— PROBLEM 1 —
Condense the paragraph of the Carnot engine problem that begins "The Carnot efficiency is the maximum" into a short bulleted list. Keep its main facts.
— PROBLEM 2 —
List every numerical value given in the problem statement of the Carnot engine problem, with its unit.
— PROBLEM 3 —
Answer these questions from the Carnot engine problem, one line each:
(a) What is the temperature of the reservoir that receives the discarded heat?
(b) What thermal efficiency does the short answer report?
(c) In what unit must the temperatures be expressed for the efficiency formula?

— TEXT PROVIDED —
A Carnot engine is operated between two heat reservoirs at temperatures of 520 \(\mathrm{K}\) and 300 \(\mathrm{K}\) . (a) If the engine receives 6.45 \(\mathrm{kJ}\) of heat energy from the reservoir at 520 \(\mathrm{K}\) in each cycle, how many joules per cycle does it discard to the reservoir at 300 \(\mathrm{K}\) ? (b) How much mechanical work is performed by the engine during each cycle? (c) What is the thermal efficiency of the engine?

Short Answer

Expert verified
(a) 3722.85 J (b) 2727.15 J (c) 42.3% efficient

Step by step solution

01

Understanding Carnot Efficiency

The Carnot efficiency is the maximum efficiency any heat engine can achieve, operating between two temperatures. It is given by the formula \[ \eta = 1 - \frac{T_C}{T_H} \] where \( T_C \) is the temperature of the cold reservoir and \( T_H \) is the temperature of the hot reservoir. Make sure to express these temperatures in Kelvin.

— EXTRACTED RECORDS —
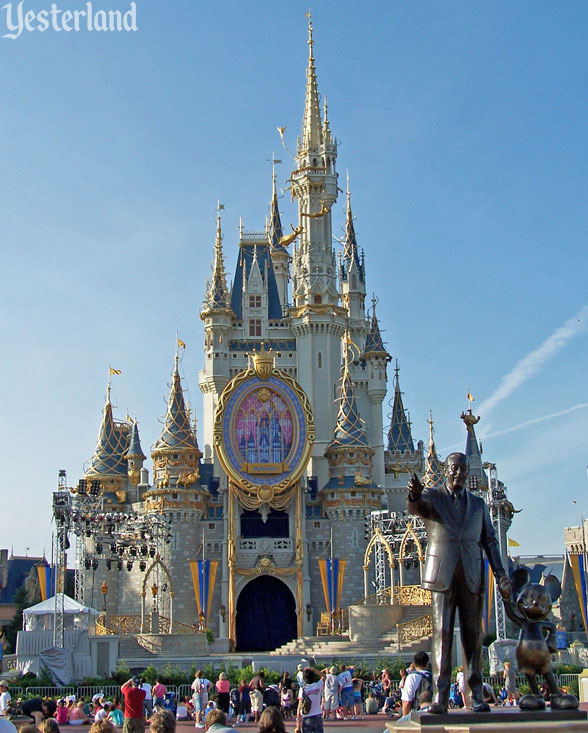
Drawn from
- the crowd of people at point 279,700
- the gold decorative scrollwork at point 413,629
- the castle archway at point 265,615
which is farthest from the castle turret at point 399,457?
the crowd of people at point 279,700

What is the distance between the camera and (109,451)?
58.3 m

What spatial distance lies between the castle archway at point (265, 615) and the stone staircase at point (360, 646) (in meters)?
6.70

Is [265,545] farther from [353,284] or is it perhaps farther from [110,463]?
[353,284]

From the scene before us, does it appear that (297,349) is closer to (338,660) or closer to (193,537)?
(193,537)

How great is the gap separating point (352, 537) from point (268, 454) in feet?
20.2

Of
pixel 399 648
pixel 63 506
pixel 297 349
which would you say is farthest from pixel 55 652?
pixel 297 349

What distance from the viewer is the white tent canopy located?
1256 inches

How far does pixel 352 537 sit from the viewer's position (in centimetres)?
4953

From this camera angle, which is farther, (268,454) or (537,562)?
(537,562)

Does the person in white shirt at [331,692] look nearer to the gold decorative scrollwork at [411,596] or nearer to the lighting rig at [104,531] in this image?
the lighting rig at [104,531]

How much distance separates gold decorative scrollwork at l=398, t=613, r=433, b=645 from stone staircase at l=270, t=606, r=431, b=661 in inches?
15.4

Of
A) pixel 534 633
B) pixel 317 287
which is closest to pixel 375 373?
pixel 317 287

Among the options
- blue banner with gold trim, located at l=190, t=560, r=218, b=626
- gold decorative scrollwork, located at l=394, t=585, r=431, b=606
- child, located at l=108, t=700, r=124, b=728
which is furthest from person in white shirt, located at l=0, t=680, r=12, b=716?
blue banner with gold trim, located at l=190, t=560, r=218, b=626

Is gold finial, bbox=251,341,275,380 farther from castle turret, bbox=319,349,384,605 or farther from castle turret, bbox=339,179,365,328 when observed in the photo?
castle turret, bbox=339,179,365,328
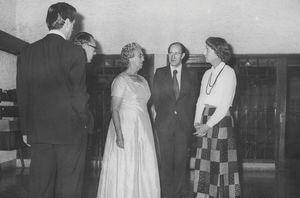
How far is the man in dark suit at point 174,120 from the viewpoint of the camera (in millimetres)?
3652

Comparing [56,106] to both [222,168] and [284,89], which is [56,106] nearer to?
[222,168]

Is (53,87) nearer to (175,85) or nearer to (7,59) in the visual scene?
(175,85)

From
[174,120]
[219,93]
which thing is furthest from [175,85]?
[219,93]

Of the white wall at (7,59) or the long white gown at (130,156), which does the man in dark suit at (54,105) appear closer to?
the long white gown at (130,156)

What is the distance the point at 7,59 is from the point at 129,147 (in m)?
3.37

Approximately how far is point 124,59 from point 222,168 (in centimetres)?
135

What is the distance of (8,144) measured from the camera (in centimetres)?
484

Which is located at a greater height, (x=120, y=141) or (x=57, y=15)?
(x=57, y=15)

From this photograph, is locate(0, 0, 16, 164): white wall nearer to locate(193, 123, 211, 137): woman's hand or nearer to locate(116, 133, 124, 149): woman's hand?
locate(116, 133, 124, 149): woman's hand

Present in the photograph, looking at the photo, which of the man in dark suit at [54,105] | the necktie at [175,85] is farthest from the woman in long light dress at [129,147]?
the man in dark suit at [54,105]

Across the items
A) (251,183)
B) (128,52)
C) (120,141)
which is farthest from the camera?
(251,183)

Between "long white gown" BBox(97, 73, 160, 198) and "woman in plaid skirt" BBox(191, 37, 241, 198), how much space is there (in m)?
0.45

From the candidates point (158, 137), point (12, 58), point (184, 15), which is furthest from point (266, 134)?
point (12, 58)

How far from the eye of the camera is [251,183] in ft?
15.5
* * *
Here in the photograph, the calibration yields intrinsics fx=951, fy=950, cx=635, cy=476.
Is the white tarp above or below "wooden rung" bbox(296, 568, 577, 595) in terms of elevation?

— WORKED SOLUTION 1 —
- Carnot efficiency is the highest efficiency any heat engine can reach when it operates between two temperatures.
- Formula: η = 1 − T_C / T_H
- T_C is the cold reservoir temperature, and T_H is the hot reservoir temperature.
- Both temperatures must be in Kelvin.

— WORKED SOLUTION 2 —
- 520 K
- 300 K
- 6.45 kJ

— WORKED SOLUTION 3 —
(a) 300 K
(b) 42.3%
(c) Kelvin